**Goal**
Please repeat the Haskell sharing post starting with "Sharing in Haskell" and going on through "and general guidance.", swapping "worked examples" for "detailed examples".

**Page text**
Sunday, September 04, 2011

Sharing in Haskell

Summary: The let and lambda constructs give a precise way to control sharing, but their exact use can be tricky. This post gives some worked examples and general guidance.

An easy way to improve performance is to call something fewer times, which requires understanding how many times something gets called. One topic I find myself regularly explaining is how lambda expressions under let expressions affect sharing. Consider the two following examples:

Example 1


f x y = sqrt x + y
result = f 1 2 + f 1 4


Example 2


f x = let sqrt_x = sqrt x in \y -> sqrt_x + y
result = let f_1 = f 1 in f_1 2 + f_1 4


Question

In each example, how many times is sqrt executed to compute result? (Assume no advanced optimisations - these often break down on larger examples.)

Answer

In Example 1 we execute sqrt twice, while in Example 2 we execute sqrt once. To go from Example 1 to Example 2 we need to make two changes:


  • Step 1: Rewrite f to compute sqrt after one argument instead of two.

**Supplied material**
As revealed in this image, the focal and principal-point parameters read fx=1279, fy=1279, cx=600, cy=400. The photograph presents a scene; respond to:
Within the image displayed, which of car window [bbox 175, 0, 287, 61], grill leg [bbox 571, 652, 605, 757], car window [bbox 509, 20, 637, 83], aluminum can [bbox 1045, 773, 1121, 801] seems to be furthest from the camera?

**The reply**
Sharing in Haskell

Summary: The let and lambda constructs give a precise way to control sharing, but their exact use can be tricky. This post gives some detailed examples and general guidance.